- DOCUMENT EXTRACT
/---
Four hundred sixty-eight. That number was drilled into your head while you studied for the ham radio exam. (Haven’t passed the ham radio exam, yet? Get started here at http://valiantoutfitters.com/how-to-study-for-the-ham-radio-test/.)

A simple dipole antenna radiator is roughly one-half wavelength long related to the intended frequency. It’s composed of two equal length wires each one-quarter wavelength long (two quarters equal a half). To calculate the total length of the radiator (in feet) we use 468 divided by the desired frequency in megahertz. To make our dipole antenna we’ll aim for 14.275 MHz which is in the 20-meter band. Let’s apply our calculation for the radiator.

468 ÷ 14.270 = 32.75 feet.

Each leg, created by separating the wires, will be half of that: 32.75 ÷ 2 = 16.4 feet.
\---
- LISTING
/---
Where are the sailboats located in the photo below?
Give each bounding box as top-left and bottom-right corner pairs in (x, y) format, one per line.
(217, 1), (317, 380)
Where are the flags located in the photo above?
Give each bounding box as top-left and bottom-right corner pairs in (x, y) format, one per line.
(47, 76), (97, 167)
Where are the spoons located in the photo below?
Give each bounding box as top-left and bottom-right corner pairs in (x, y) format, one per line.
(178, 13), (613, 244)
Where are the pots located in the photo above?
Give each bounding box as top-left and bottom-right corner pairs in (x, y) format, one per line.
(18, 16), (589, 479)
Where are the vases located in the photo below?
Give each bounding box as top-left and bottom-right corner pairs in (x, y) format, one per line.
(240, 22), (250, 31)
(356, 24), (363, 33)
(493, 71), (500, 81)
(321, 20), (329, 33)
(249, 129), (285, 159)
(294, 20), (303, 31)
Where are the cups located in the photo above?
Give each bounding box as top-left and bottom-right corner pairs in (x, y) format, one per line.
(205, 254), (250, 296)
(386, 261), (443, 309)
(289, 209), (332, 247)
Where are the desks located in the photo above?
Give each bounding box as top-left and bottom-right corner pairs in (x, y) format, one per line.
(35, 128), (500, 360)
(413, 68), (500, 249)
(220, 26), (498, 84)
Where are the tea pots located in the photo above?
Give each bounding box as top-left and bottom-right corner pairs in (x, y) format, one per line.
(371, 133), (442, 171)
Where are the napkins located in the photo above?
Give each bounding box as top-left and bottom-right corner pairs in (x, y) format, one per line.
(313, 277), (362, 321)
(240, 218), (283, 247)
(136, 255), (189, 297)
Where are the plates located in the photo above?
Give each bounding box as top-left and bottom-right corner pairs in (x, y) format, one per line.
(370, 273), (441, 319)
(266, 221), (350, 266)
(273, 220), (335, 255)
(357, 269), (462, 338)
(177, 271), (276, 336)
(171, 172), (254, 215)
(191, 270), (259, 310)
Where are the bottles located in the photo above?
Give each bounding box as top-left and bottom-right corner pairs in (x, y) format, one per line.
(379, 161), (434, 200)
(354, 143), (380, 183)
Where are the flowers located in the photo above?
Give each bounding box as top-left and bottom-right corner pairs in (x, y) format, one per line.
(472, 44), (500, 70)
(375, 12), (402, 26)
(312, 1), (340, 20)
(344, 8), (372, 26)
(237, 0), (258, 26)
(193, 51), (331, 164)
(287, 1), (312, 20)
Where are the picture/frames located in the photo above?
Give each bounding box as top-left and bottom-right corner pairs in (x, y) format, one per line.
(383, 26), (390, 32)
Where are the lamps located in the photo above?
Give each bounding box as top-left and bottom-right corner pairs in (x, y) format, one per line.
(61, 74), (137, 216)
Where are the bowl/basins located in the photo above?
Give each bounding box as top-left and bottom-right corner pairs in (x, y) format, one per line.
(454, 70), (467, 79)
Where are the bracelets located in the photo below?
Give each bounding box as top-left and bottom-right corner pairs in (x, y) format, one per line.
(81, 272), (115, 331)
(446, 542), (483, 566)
\---
/---
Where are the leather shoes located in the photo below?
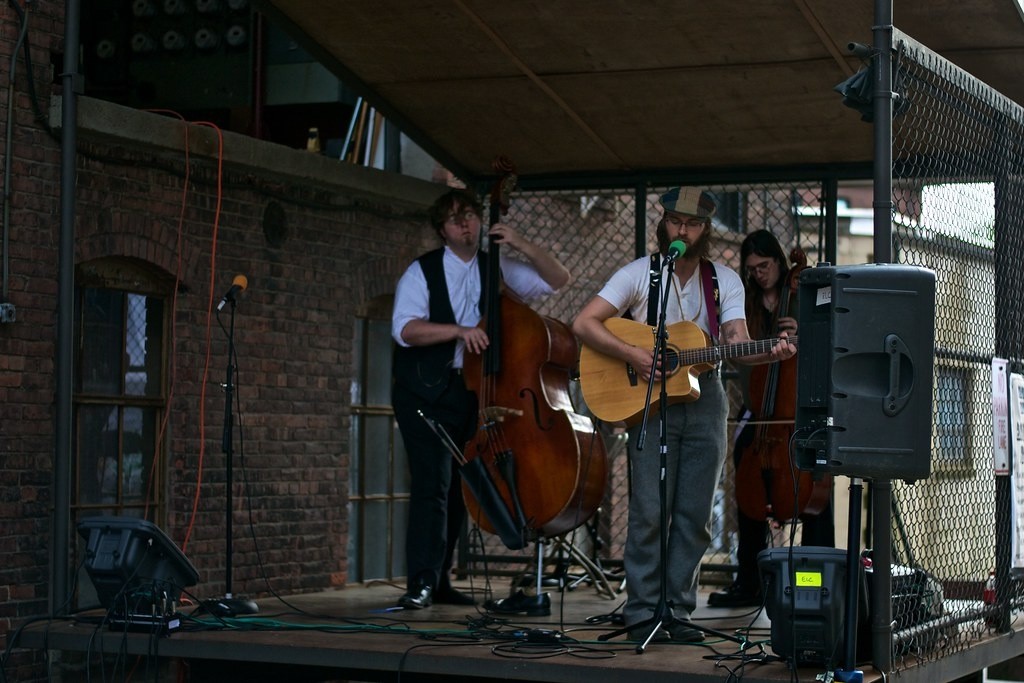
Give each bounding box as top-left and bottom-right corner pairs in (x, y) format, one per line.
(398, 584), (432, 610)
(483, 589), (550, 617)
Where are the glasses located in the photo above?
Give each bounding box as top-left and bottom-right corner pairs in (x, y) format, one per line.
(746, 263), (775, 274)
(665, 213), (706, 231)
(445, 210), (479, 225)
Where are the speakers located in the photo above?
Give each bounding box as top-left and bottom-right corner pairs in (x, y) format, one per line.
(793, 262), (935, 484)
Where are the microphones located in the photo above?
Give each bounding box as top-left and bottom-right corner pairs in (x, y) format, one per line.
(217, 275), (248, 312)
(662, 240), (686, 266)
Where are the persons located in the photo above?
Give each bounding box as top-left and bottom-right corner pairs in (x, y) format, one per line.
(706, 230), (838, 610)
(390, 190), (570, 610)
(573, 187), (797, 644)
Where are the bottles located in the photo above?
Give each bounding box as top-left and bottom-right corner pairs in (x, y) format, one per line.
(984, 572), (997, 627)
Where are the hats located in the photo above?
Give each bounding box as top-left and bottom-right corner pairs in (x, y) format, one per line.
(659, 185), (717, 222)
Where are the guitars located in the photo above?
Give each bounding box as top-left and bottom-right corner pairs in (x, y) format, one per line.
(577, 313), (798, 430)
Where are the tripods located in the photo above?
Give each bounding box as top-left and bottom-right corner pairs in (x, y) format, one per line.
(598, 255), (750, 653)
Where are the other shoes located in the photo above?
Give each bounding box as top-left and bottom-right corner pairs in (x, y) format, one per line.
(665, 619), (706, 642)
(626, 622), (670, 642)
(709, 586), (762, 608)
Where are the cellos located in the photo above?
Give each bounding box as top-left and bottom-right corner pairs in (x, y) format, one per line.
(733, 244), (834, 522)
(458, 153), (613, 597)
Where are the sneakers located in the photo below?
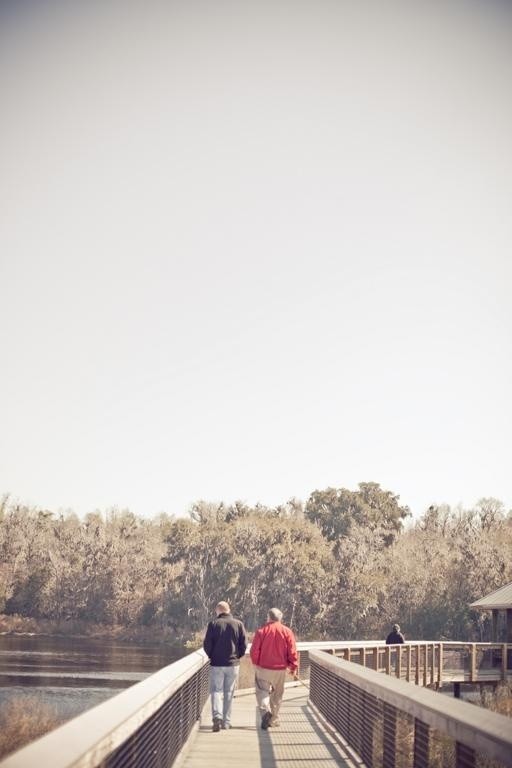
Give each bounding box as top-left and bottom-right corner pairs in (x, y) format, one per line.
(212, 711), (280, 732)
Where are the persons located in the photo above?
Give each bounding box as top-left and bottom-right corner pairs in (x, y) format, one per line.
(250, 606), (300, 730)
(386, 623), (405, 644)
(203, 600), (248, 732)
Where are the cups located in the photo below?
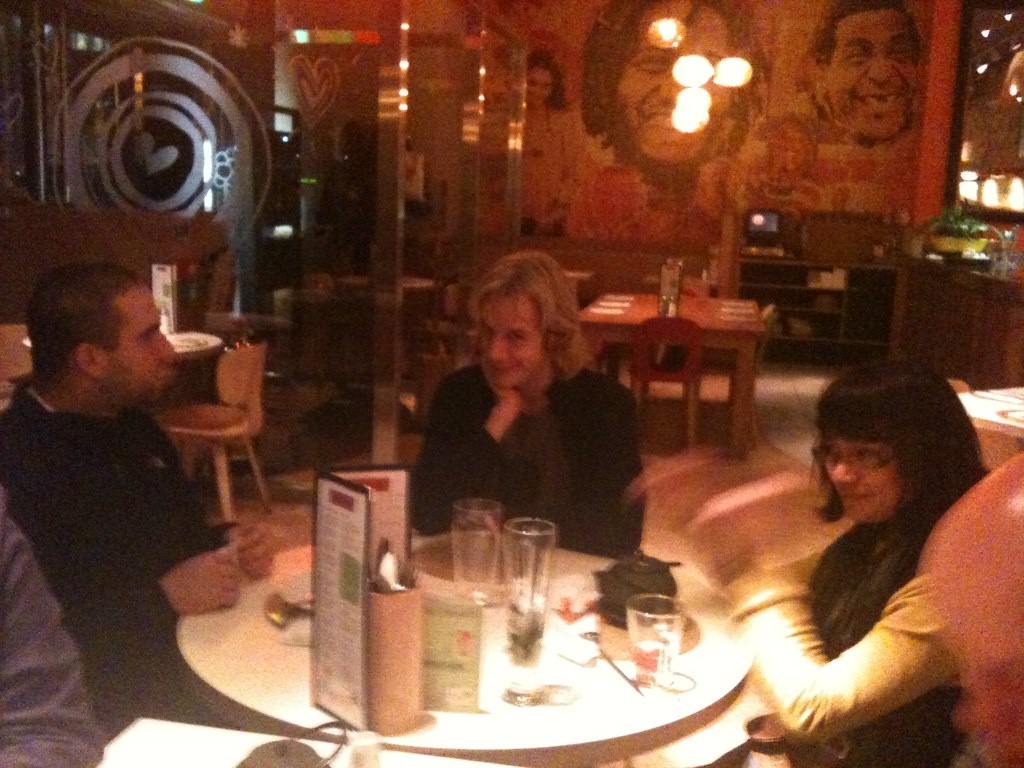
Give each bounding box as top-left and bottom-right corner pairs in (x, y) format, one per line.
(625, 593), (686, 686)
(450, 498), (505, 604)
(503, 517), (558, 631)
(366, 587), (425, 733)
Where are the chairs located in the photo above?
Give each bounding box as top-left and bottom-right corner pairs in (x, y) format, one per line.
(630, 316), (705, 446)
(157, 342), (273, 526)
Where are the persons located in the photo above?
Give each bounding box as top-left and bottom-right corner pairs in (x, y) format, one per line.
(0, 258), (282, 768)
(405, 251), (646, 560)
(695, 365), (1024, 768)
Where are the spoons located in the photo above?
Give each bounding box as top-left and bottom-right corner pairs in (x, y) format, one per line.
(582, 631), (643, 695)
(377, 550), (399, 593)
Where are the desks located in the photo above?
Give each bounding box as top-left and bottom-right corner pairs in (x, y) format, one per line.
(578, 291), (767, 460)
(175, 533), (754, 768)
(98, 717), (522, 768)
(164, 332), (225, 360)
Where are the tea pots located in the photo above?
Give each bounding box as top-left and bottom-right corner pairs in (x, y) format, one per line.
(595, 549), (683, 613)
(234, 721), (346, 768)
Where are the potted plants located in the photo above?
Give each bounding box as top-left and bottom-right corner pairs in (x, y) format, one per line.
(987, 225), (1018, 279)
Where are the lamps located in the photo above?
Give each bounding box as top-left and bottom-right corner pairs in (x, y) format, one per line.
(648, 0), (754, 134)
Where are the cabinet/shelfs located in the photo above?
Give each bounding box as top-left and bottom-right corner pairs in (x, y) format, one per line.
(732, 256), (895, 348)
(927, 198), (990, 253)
\---
Quote the dipole antenna text above from "A simple dipole" to "2 = 16.4 feet.".

- SOLUTION TO THIS EXERCISE
A simple dipole antenna radiator is roughly one-half wavelength long related to the intended frequency. It’s composed of two equal length wires each one-quarter wavelength long (two quarters equal a half). To calculate the total length of the radiator (in feet) we use 468 divided by the desired frequency in megahertz. To make our dipole antenna we’ll aim for 14.275 MHz which is in the 20-meter band. Let’s apply our calculation for the radiator.

468 ÷ 14.270 = 32.75 feet.

Each leg, created by separating the wires, will be half of that: 32.75 ÷ 2 = 16.4 feet.